* [Task goal]: Write out every single entry exactly.

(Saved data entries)
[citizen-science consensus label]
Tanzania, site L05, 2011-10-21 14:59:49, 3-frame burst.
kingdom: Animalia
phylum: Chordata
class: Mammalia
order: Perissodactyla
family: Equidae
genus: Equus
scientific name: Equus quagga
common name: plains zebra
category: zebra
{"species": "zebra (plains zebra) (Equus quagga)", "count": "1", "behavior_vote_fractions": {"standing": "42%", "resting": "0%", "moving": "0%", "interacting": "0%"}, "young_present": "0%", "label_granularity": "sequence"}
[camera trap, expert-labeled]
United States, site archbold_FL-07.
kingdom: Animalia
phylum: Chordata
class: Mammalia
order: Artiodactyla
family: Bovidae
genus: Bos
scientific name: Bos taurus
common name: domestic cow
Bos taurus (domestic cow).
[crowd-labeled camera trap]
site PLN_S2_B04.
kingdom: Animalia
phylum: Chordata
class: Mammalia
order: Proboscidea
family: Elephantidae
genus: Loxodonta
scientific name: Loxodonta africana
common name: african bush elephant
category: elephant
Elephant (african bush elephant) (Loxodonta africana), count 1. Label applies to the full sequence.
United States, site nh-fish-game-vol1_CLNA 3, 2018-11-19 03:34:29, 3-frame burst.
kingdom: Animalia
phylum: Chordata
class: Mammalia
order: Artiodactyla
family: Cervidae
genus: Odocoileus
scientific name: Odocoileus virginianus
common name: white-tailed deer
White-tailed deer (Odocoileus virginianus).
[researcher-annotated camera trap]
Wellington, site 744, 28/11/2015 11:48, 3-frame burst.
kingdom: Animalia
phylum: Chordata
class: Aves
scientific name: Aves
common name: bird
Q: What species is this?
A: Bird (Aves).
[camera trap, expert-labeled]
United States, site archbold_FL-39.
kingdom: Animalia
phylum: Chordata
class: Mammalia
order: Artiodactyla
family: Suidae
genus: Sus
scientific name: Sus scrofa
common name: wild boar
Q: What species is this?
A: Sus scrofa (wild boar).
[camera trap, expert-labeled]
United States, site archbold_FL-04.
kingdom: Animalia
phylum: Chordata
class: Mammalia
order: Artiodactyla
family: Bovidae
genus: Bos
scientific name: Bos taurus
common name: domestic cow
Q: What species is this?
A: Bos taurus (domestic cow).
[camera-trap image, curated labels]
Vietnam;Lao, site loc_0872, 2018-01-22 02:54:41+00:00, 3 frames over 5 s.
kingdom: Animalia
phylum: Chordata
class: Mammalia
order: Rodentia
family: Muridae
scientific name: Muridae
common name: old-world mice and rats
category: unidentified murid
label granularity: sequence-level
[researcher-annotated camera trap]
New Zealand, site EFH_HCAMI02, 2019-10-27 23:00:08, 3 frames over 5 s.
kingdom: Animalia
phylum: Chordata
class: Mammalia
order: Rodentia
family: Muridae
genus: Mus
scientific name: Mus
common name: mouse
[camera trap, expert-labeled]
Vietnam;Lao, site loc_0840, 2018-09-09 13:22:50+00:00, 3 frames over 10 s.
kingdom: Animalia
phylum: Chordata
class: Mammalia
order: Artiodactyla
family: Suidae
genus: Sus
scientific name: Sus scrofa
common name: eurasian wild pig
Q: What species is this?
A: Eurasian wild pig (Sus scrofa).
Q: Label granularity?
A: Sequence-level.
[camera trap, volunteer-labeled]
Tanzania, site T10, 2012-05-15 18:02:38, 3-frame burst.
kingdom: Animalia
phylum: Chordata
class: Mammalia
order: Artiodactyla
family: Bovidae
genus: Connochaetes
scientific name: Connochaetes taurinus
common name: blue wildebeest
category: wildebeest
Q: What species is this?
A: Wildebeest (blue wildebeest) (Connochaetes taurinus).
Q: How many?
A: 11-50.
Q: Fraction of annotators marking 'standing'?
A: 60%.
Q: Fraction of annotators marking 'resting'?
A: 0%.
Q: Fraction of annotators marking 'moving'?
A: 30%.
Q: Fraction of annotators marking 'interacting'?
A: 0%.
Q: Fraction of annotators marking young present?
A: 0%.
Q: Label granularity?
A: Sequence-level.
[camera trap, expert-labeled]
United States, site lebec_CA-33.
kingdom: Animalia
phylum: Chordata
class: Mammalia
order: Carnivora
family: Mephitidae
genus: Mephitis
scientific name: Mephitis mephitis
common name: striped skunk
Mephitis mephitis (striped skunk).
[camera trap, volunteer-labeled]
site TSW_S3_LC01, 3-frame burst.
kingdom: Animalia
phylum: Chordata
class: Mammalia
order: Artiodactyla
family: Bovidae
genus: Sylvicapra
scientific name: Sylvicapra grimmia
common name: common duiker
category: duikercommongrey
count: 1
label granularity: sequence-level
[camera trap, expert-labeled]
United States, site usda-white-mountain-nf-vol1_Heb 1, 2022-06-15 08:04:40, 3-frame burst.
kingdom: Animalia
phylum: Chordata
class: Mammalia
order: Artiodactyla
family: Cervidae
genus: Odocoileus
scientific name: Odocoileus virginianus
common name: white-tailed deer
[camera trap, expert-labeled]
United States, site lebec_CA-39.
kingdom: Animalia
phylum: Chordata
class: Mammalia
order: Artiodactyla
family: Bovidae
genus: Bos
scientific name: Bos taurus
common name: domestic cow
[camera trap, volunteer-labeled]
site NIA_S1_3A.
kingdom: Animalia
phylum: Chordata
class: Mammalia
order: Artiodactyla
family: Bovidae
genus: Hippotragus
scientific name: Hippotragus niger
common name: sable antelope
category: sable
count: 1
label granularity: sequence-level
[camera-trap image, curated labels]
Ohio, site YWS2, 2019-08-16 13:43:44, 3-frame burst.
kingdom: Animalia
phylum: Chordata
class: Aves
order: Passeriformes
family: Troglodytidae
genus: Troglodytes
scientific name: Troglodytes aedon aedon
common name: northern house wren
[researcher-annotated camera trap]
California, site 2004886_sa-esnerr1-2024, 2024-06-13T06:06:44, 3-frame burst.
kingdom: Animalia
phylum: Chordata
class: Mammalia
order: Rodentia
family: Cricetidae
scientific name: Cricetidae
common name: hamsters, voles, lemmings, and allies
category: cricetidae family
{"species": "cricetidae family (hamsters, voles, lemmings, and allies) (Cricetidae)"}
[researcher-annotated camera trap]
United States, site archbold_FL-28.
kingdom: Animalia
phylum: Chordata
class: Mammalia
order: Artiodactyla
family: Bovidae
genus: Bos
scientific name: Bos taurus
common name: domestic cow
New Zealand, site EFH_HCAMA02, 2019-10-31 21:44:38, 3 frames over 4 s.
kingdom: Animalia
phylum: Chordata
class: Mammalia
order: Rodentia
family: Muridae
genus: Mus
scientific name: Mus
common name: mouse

* [Completed task]:
[citizen-science consensus label]
Tanzania, site L05, 2011-10-21 14:59:49, 3-frame burst.
kingdom: Animalia
phylum: Chordata
class: Mammalia
order: Perissodactyla
family: Equidae
genus: Equus
scientific name: Equus quagga
common name: plains zebra
category: zebra
{"species": "zebra (plains zebra) (Equus quagga)", "count": "1", "behavior_vote_fractions": {"standing": "42%", "resting": "0%", "moving": "0%", "interacting": "0%"}, "young_present": "0%", "label_granularity": "sequence"}
[camera trap, expert-labeled]
United States, site archbold_FL-07.
kingdom: Animalia
phylum: Chordata
class: Mammalia
order: Artiodactyla
family: Bovidae
genus: Bos
scientific name: Bos taurus
common name: domestic cow
Bos taurus (domestic cow).
[crowd-labeled camera trap]
site PLN_S2_B04.
kingdom: Animalia
phylum: Chordata
class: Mammalia
order: Proboscidea
family: Elephantidae
genus: Loxodonta
scientific name: Loxodonta africana
common name: african bush elephant
category: elephant
Elephant (african bush elephant) (Loxodonta africana), count 1. Label applies to the full sequence.
United States, site nh-fish-game-vol1_CLNA 3, 2018-11-19 03:34:29, 3-frame burst.
kingdom: Animalia
phylum: Chordata
class: Mammalia
order: Artiodactyla
family: Cervidae
genus: Odocoileus
scientific name: Odocoileus virginianus
common name: white-tailed deer
White-tailed deer (Odocoileus virginianus).
[researcher-annotated camera trap]
Wellington, site 744, 28/11/2015 11:48, 3-frame burst.
kingdom: Animalia
phylum: Chordata
class: Aves
scientific name: Aves
common name: bird
Q: What species is this?
A: Bird (Aves).
[camera trap, expert-labeled]
United States, site archbold_FL-39.
kingdom: Animalia
phylum: Chordata
class: Mammalia
order: Artiodactyla
family: Suidae
genus: Sus
scientific name: Sus scrofa
common name: wild boar
Q: What species is this?
A: Sus scrofa (wild boar).
[camera trap, expert-labeled]
United States, site archbold_FL-04.
kingdom: Animalia
phylum: Chordata
class: Mammalia
order: Artiodactyla
family: Bovidae
genus: Bos
scientific name: Bos taurus
common name: domestic cow
Q: What species is this?
A: Bos taurus (domestic cow).
[camera-trap image, curated labels]
Vietnam;Lao, site loc_0872, 2018-01-22 02:54:41+00:00, 3 frames over 5 s.
kingdom: Animalia
phylum: Chordata
class: Mammalia
order: Rodentia
family: Muridae
scientific name: Muridae
common name: old-world mice and rats
category: unidentified murid
label granularity: sequence-level
[researcher-annotated camera trap]
New Zealand, site EFH_HCAMI02, 2019-10-27 23:00:08, 3 frames over 5 s.
kingdom: Animalia
phylum: Chordata
class: Mammalia
order: Rodentia
family: Muridae
genus: Mus
scientific name: Mus
common name: mouse
[camera trap, expert-labeled]
Vietnam;Lao, site loc_0840, 2018-09-09 13:22:50+00:00, 3 frames over 10 s.
kingdom: Animalia
phylum: Chordata
class: Mammalia
order: Artiodactyla
family: Suidae
genus: Sus
scientific name: Sus scrofa
common name: eurasian wild pig
Q: What species is this?
A: Eurasian wild pig (Sus scrofa).
Q: Label granularity?
A: Sequence-level.
[camera trap, volunteer-labeled]
Tanzania, site T10, 2012-05-15 18:02:38, 3-frame burst.
kingdom: Animalia
phylum: Chordata
class: Mammalia
order: Artiodactyla
family: Bovidae
genus: Connochaetes
scientific name: Connochaetes taurinus
common name: blue wildebeest
category: wildebeest
Q: What species is this?
A: Wildebeest (blue wildebeest) (Connochaetes taurinus).
Q: How many?
A: 11-50.
Q: Fraction of annotators marking 'standing'?
A: 60%.
Q: Fraction of annotators marking 'resting'?
A: 0%.
Q: Fraction of annotators marking 'moving'?
A: 30%.
Q: Fraction of annotators marking 'interacting'?
A: 0%.
Q: Fraction of annotators marking young present?
A: 0%.
Q: Label granularity?
A: Sequence-level.
[camera trap, expert-labeled]
United States, site lebec_CA-33.
kingdom: Animalia
phylum: Chordata
class: Mammalia
order: Carnivora
family: Mephitidae
genus: Mephitis
scientific name: Mephitis mephitis
common name: striped skunk
Mephitis mephitis (striped skunk).
[camera trap, volunteer-labeled]
site TSW_S3_LC01, 3-frame burst.
kingdom: Animalia
phylum: Chordata
class: Mammalia
order: Artiodactyla
family: Bovidae
genus: Sylvicapra
scientific name: Sylvicapra grimmia
common name: common duiker
category: duikercommongrey
count: 1
label granularity: sequence-level
[camera trap, expert-labeled]
United States, site usda-white-mountain-nf-vol1_Heb 1, 2022-06-15 08:04:40, 3-frame burst.
kingdom: Animalia
phylum: Chordata
class: Mammalia
order: Artiodactyla
family: Cervidae
genus: Odocoileus
scientific name: Odocoileus virginianus
common name: white-tailed deer
[camera trap, expert-labeled]
United States, site lebec_CA-39.
kingdom: Animalia
phylum: Chordata
class: Mammalia
order: Artiodactyla
family: Bovidae
genus: Bos
scientific name: Bos taurus
common name: domestic cow
[camera trap, volunteer-labeled]
site NIA_S1_3A.
kingdom: Animalia
phylum: Chordata
class: Mammalia
order: Artiodactyla
family: Bovidae
genus: Hippotragus
scientific name: Hippotragus niger
common name: sable antelope
category: sable
count: 1
label granularity: sequence-level
[camera-trap image, curated labels]
Ohio, site YWS2, 2019-08-16 13:43:44, 3-frame burst.
kingdom: Animalia
phylum: Chordata
class: Aves
order: Passeriformes
family: Troglodytidae
genus: Troglodytes
scientific name: Troglodytes aedon aedon
common name: northern house wren
[researcher-annotated camera trap]
California, site 2004886_sa-esnerr1-2024, 2024-06-13T06:06:44, 3-frame burst.
kingdom: Animalia
phylum: Chordata
class: Mammalia
order: Rodentia
family: Cricetidae
scientific name: Cricetidae
common name: hamsters, voles, lemmings, and allies
category: cricetidae family
{"species": "cricetidae family (hamsters, voles, lemmings, and allies) (Cricetidae)"}
[researcher-annotated camera trap]
United States, site archbold_FL-28.
kingdom: Animalia
phylum: Chordata
class: Mammalia
order: Artiodactyla
family: Bovidae
genus: Bos
scientific name: Bos taurus
common name: domestic cow
New Zealand, site EFH_HCAMA02, 2019-10-31 21:44:38, 3 frames over 4 s.
kingdom: Animalia
phylum: Chordata
class: Mammalia
order: Rodentia
family: Muridae
genus: Mus
scientific name: Mus
common name: mouse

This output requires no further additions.